===== Provided records =====

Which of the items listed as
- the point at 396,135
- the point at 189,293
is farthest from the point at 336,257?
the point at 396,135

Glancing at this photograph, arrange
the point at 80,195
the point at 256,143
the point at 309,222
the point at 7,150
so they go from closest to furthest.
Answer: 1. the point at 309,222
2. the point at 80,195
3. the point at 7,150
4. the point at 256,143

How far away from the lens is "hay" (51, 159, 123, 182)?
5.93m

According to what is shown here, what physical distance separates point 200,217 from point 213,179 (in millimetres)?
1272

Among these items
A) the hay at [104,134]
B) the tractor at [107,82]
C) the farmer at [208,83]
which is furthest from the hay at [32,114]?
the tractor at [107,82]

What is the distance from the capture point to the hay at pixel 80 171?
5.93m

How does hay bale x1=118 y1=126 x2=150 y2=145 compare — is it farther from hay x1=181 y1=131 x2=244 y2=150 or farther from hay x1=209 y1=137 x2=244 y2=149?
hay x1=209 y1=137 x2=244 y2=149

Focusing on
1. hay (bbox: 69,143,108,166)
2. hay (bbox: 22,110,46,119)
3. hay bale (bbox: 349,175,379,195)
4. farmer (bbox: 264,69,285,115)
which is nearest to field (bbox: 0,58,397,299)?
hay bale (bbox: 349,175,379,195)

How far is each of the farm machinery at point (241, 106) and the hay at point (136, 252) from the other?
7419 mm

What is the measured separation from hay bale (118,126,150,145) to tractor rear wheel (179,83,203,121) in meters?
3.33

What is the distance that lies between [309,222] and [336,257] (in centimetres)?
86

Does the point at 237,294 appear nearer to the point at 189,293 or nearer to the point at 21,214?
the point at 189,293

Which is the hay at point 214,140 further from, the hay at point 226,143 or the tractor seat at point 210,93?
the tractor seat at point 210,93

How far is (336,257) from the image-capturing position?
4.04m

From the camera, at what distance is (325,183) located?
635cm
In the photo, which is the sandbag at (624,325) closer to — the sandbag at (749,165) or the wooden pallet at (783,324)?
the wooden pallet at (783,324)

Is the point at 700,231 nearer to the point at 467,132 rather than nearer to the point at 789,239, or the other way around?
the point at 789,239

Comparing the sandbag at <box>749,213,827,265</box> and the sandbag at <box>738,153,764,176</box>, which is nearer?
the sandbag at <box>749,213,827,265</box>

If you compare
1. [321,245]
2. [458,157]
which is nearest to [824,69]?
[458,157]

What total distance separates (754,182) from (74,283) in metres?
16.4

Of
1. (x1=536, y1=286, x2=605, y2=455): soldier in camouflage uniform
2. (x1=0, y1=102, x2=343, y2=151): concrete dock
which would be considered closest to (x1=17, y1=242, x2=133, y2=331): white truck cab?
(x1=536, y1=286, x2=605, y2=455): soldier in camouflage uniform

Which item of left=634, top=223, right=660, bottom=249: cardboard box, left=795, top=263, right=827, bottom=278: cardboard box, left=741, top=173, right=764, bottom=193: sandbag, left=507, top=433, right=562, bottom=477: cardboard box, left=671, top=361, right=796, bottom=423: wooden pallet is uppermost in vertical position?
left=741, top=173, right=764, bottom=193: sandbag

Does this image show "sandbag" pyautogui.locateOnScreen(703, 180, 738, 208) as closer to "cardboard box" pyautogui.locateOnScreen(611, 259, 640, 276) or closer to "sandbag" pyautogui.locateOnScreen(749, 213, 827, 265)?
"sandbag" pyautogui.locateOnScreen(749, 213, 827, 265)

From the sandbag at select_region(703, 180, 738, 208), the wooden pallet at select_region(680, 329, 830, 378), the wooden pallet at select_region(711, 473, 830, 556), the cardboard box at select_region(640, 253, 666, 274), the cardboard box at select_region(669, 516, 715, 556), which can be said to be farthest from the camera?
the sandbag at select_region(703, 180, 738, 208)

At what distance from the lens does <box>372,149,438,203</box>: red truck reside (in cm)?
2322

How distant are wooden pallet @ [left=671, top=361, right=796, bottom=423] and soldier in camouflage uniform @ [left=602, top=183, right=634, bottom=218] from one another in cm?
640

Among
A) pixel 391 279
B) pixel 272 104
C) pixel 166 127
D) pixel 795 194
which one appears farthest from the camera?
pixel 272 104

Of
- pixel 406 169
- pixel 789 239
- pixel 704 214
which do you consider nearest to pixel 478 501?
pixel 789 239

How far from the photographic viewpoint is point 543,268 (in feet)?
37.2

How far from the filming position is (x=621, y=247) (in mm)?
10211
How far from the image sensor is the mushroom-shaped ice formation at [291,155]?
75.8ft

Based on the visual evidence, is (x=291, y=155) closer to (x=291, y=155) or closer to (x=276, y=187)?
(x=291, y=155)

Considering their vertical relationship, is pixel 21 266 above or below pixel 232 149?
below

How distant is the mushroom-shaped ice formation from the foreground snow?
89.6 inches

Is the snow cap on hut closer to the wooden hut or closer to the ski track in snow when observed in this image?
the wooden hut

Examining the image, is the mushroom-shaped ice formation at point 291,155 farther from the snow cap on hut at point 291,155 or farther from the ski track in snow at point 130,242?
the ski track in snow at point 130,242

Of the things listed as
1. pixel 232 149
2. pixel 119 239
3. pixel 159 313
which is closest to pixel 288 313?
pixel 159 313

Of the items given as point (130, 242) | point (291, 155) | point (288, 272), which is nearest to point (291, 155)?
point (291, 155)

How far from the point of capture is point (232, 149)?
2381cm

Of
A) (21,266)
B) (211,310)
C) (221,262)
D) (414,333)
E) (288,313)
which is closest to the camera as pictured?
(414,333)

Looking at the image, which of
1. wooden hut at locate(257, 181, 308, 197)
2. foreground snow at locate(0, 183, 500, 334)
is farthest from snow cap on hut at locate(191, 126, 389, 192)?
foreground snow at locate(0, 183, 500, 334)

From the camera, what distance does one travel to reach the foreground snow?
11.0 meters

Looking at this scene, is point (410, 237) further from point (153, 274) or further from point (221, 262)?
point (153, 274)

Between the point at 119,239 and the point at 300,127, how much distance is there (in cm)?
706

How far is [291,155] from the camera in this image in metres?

=====

Extract every line of the records above, word for word and in the same order.

Complete answer:
Which of the items listed as
- the point at 396,135
- the point at 189,293
is farthest from the point at 336,257?
the point at 396,135

Glancing at this photograph, arrange
the point at 80,195
the point at 256,143
the point at 309,222
the point at 7,150
so they go from closest to furthest.
Answer: 1. the point at 309,222
2. the point at 80,195
3. the point at 7,150
4. the point at 256,143

How far away from the lens is "hay" (51, 159, 123, 182)?
5.93m

According to what is shown here, what physical distance separates point 200,217 from point 213,179 (in millimetres)?
1272

Among these items
A) the hay at [104,134]
B) the tractor at [107,82]
C) the farmer at [208,83]
which is furthest from the hay at [32,114]?
the tractor at [107,82]

What is the distance from the capture point to the hay at pixel 80 171?
5.93m

How does hay bale x1=118 y1=126 x2=150 y2=145 compare — is it farther from hay x1=181 y1=131 x2=244 y2=150 or farther from hay x1=209 y1=137 x2=244 y2=149?
hay x1=209 y1=137 x2=244 y2=149

Focusing on
1. hay (bbox: 69,143,108,166)
2. hay (bbox: 22,110,46,119)
3. hay bale (bbox: 349,175,379,195)
4. farmer (bbox: 264,69,285,115)
which is nearest to field (bbox: 0,58,397,299)?
hay bale (bbox: 349,175,379,195)

How far is each of the farm machinery at point (241, 106) and the hay at point (136, 252) from the other?
7419 mm

What is the measured separation from hay bale (118,126,150,145) to tractor rear wheel (179,83,203,121) in meters?
3.33

What is the distance that lies between [309,222] and [336,257] (in centimetres)?
86

Does the point at 237,294 appear nearer to the point at 189,293 or nearer to the point at 21,214?
the point at 189,293

Which is the hay at point 214,140 further from, the hay at point 226,143 or the tractor seat at point 210,93?
the tractor seat at point 210,93

How far is (336,257) from the image-capturing position?
4.04m

From the camera, at what distance is (325,183) located?
635cm
In the photo, which is the sandbag at (624,325) closer to — the sandbag at (749,165) or the wooden pallet at (783,324)?
the wooden pallet at (783,324)

Is the point at 700,231 nearer to the point at 467,132 rather than nearer to the point at 789,239, or the other way around?
the point at 789,239

Comparing the sandbag at <box>749,213,827,265</box> and the sandbag at <box>738,153,764,176</box>, which is nearer?
the sandbag at <box>749,213,827,265</box>

If you compare
1. [321,245]
2. [458,157]
which is nearest to [824,69]?
[458,157]

What total distance separates (754,182) from (74,283) in metres?
16.4

Of
1. (x1=536, y1=286, x2=605, y2=455): soldier in camouflage uniform
2. (x1=0, y1=102, x2=343, y2=151): concrete dock
which would be considered closest to (x1=17, y1=242, x2=133, y2=331): white truck cab?
(x1=536, y1=286, x2=605, y2=455): soldier in camouflage uniform

Which item of left=634, top=223, right=660, bottom=249: cardboard box, left=795, top=263, right=827, bottom=278: cardboard box, left=741, top=173, right=764, bottom=193: sandbag, left=507, top=433, right=562, bottom=477: cardboard box, left=671, top=361, right=796, bottom=423: wooden pallet is uppermost in vertical position?
left=741, top=173, right=764, bottom=193: sandbag

Does this image show "sandbag" pyautogui.locateOnScreen(703, 180, 738, 208) as closer to "cardboard box" pyautogui.locateOnScreen(611, 259, 640, 276) or closer to "sandbag" pyautogui.locateOnScreen(749, 213, 827, 265)?
"sandbag" pyautogui.locateOnScreen(749, 213, 827, 265)

From the sandbag at select_region(703, 180, 738, 208), the wooden pallet at select_region(680, 329, 830, 378), the wooden pallet at select_region(711, 473, 830, 556), the cardboard box at select_region(640, 253, 666, 274), the cardboard box at select_region(669, 516, 715, 556), which can be said to be farthest from the camera?
the sandbag at select_region(703, 180, 738, 208)

At what distance from the lens does <box>372,149,438,203</box>: red truck reside (in cm)?
2322

How distant are wooden pallet @ [left=671, top=361, right=796, bottom=423] and soldier in camouflage uniform @ [left=602, top=183, right=634, bottom=218] from one another in cm?
640

Among
A) pixel 391 279
B) pixel 272 104
C) pixel 166 127
D) pixel 795 194
which one appears farthest from the camera?
pixel 272 104

Of
- pixel 406 169
- pixel 789 239
- pixel 704 214
which do you consider nearest to pixel 478 501?
pixel 789 239

How far from the photographic viewpoint is point 543,268 (in feet)?
37.2

How far from the filming position is (x=621, y=247) (in mm)?
10211
How far from the image sensor is the mushroom-shaped ice formation at [291,155]?
75.8ft

Based on the visual evidence, is (x=291, y=155) closer to (x=291, y=155) or closer to (x=276, y=187)?
(x=291, y=155)

Considering their vertical relationship, is pixel 21 266 above or below pixel 232 149?
below

How distant is the mushroom-shaped ice formation from the foreground snow?
89.6 inches

Is the snow cap on hut closer to the wooden hut or closer to the ski track in snow when observed in this image?
the wooden hut

Examining the image, is the mushroom-shaped ice formation at point 291,155 farther from the snow cap on hut at point 291,155 or farther from the ski track in snow at point 130,242?
the ski track in snow at point 130,242

Of the things listed as
1. pixel 232 149
2. pixel 119 239
3. pixel 159 313
which is closest to pixel 288 313?
pixel 159 313

Of the items given as point (130, 242) | point (291, 155) | point (288, 272), which is nearest to point (291, 155)?
point (291, 155)

How far from the point of capture is point (232, 149)?
2381cm

Of
A) (21,266)
B) (211,310)
C) (221,262)
D) (414,333)
E) (288,313)
which is closest to the camera as pictured?
(414,333)

Looking at the image, which of
1. wooden hut at locate(257, 181, 308, 197)
2. foreground snow at locate(0, 183, 500, 334)
is farthest from snow cap on hut at locate(191, 126, 389, 192)?
foreground snow at locate(0, 183, 500, 334)

From the camera, what distance does one travel to reach the foreground snow?
11.0 meters

Looking at this scene, is point (410, 237) further from point (153, 274) or further from point (221, 262)?
point (153, 274)

Between the point at 119,239 and the point at 300,127, how much distance is there (in cm)?
706

How far is [291,155] from the camera in this image in metres?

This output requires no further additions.